### Written task 1
Please summarize the inception workshop text in two sentences.
### Written task 2
Reproduce the inception workshop text word for word, everything from "An inception workshop is" down to "will we do?".

An inception workshop is an ideal event that can help give everyone the big picture. The workshop gets the project team members thinking and can set the groundwork for them to make good decisions throughout the project.

Setup the Big Picture Workshop

An inception workshop can be thought of as a two part event. The first part is understanding the ‘why’ of the project from a business and customer perspective. The second part of the inception workshop will deal more with the planning aspects. Setting up understanding the Big Picture happens in the first half of the workshop.

There are several questions that everyone on the team will need to be able to answer at the beginning of the project to give them a better, more complete big picture. These questions are:

  • Why are we here?
  • What will we do?
  • What won’t we do?
  • What trade-offs will we have?
  • Who are our customers/users?
  • Who are our stakeholders?

The inception workshop attempts to get the project team to answer these questions without intimidation. The project team’s participation is essential. To maximize that participation requires openness, trust, respect, and courage to speak one’s thoughts out loud and to listen while others speak.

The inception workshop brings the project team into a large room where people can easily move about. They do not need to bring laptops, pens, paper, or books; they only need to be physically there. The facilitators bring tons of sticky notes, sharpies, flip charts, lots of wall space, phones to speak with customers or stakeholders, projectors, and strong time-boxing skills.

Why are we here

When the project team understands why they are working on the project, it can help make teams do the following things better:

  • making informed decisions
  • making trade-offs
  • being innovative

Getting the CEO or other business officers to describe why the business wants the project and what they hope to achieve, it helps focus the project. If for example the intent is to increase the number of people buying the product, it’s useful to know why they’re not buying it now. Depending on your business, the inception workshop facilitators bring in the CEO, head of Marketing, Sales, HR, Product, Development, and Support to discuss their business goals and outcomes the project will bring them.

### Data provided
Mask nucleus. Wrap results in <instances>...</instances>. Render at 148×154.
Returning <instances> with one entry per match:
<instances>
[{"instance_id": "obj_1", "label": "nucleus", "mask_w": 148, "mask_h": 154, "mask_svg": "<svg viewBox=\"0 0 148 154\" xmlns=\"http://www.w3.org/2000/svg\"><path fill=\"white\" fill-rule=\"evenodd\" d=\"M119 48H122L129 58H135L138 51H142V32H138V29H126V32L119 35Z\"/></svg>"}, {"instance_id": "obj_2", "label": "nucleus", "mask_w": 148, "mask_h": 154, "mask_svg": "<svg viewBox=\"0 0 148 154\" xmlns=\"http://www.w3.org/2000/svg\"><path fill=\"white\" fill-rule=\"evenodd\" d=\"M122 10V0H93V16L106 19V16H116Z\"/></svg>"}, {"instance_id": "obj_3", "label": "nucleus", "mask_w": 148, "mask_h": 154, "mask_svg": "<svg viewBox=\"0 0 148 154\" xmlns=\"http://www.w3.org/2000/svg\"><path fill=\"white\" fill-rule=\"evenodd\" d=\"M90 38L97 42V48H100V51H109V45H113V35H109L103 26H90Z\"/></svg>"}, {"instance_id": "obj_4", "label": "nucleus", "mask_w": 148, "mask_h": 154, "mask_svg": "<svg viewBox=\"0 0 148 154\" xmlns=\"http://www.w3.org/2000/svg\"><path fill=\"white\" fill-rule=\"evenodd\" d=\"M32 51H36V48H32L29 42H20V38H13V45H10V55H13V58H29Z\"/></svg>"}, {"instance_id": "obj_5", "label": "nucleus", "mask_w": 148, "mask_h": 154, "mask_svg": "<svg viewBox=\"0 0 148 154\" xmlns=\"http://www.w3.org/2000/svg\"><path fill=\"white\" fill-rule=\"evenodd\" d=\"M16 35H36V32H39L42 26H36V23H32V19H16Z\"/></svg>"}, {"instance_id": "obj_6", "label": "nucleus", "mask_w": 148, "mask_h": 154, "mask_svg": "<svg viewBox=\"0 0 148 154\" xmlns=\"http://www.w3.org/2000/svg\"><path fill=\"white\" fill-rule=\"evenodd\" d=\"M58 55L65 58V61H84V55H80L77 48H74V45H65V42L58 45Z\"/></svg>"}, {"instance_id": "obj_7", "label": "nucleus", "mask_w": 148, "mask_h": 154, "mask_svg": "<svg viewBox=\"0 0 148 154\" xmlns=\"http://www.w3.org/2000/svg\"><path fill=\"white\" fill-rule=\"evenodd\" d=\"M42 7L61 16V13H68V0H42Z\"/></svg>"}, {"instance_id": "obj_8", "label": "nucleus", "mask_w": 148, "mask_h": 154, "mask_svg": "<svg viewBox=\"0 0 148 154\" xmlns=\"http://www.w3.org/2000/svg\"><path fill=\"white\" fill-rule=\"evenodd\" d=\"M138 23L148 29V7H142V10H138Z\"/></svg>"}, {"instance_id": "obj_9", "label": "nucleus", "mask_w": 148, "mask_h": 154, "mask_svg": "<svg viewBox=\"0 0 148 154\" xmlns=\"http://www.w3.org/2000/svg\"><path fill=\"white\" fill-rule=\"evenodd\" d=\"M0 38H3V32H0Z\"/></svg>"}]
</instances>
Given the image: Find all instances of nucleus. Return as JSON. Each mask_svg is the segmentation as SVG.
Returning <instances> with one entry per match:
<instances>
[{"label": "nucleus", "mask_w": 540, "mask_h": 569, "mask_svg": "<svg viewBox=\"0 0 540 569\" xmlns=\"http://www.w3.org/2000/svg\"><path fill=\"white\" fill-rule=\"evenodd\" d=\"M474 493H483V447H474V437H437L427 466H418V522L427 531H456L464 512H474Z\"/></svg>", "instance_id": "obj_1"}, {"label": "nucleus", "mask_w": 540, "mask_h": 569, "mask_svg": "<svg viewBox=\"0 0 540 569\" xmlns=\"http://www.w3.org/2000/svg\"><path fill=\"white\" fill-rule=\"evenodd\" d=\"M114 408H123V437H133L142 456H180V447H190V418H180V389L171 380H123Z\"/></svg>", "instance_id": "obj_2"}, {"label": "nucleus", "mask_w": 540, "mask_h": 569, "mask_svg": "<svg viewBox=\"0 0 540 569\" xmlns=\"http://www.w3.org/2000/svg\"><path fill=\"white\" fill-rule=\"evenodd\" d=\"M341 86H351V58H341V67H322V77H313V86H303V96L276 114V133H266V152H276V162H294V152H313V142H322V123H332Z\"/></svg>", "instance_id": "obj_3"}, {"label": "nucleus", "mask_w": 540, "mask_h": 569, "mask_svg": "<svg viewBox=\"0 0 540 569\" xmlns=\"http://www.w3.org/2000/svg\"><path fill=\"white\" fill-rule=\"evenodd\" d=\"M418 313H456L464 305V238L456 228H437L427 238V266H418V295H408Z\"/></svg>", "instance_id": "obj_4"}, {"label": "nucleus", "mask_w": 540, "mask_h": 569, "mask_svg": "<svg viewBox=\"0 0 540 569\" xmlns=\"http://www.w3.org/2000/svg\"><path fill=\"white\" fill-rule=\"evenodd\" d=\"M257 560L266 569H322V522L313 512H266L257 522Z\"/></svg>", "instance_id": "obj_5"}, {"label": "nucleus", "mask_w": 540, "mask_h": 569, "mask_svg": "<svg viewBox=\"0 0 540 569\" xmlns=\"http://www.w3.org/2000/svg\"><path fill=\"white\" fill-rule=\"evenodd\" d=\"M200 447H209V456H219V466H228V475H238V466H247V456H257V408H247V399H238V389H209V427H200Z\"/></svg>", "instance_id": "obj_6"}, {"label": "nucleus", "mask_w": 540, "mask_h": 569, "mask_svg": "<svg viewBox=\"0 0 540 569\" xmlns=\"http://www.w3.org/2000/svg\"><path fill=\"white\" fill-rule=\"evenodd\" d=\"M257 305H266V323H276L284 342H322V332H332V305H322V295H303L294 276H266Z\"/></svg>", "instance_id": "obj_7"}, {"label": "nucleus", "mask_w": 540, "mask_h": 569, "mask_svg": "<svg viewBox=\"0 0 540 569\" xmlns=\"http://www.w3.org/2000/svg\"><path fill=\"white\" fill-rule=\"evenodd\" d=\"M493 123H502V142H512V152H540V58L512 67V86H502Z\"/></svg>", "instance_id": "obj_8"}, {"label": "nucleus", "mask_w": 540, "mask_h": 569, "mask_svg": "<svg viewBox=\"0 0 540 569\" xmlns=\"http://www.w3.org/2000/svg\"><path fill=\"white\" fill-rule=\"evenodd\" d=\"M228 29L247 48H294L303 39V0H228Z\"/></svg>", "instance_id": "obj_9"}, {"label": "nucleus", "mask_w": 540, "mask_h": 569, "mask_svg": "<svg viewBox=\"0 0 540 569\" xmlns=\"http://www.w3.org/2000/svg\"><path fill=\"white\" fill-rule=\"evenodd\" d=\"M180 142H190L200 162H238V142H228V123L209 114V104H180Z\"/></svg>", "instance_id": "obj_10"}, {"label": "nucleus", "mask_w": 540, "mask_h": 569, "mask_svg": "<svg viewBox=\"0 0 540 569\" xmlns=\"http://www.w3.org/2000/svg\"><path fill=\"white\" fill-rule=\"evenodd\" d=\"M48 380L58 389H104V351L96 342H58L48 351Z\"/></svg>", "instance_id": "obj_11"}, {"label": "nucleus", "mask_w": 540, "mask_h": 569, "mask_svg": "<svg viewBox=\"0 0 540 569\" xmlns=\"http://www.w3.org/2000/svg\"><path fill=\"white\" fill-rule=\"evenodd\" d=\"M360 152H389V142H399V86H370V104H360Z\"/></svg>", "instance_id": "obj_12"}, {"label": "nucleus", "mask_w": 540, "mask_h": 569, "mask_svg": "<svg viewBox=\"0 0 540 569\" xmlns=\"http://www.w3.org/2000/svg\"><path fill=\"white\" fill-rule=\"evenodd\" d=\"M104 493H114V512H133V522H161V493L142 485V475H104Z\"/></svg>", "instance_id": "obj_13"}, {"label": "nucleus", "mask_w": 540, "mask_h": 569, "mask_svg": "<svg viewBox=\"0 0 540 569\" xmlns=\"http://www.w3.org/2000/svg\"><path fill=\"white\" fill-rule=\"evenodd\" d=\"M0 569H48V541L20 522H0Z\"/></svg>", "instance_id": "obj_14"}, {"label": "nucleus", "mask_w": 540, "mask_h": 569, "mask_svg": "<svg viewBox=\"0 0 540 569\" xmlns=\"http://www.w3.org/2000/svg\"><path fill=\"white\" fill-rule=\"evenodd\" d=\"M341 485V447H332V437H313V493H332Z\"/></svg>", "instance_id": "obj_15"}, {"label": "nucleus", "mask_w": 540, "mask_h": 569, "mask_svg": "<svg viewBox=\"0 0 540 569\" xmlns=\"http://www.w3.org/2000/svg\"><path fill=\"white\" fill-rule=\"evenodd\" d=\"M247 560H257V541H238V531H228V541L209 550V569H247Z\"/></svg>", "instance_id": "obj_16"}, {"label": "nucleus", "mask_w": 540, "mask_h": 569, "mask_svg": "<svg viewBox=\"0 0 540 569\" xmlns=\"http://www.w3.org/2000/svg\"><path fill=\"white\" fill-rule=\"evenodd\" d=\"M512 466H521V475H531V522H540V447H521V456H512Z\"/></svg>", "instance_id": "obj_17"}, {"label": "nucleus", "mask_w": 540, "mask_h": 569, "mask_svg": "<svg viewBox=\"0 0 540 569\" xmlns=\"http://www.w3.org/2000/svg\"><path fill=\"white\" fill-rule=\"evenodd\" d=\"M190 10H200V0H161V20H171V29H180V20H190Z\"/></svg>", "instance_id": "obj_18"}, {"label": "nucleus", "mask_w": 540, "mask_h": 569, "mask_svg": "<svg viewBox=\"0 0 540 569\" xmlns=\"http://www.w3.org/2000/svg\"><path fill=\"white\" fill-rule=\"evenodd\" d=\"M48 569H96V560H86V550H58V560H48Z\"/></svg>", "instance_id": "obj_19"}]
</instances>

### Expected answer 1
An inception workshop is a two-part event that gives the project team the big picture: the first part explains the project's "why" from a business and customer perspective, and the second part handles planning. The team gathers in a large room to answer key questions, such as why they are there and who their customers and stakeholders are, and business leaders such as the CEO may be brought in to describe their goals for the project.

### Expected answer 2
An inception workshop is an ideal event that can help give everyone the big picture. The workshop gets the project team members thinking and can set the groundwork for them to make good decisions throughout the project.

Setup the Big Picture Workshop

An inception workshop can be thought of as a two part event. The first part is understanding the ‘why’ of the project from a business and customer perspective. The second part of the inception workshop will deal more with the planning aspects. Setting up understanding the Big Picture happens in the first half of the workshop.

There are several questions that everyone on the team will need to be able to answer at the beginning of the project to give them a better, more complete big picture. These questions are:

  • Why are we here?
  • What will we do?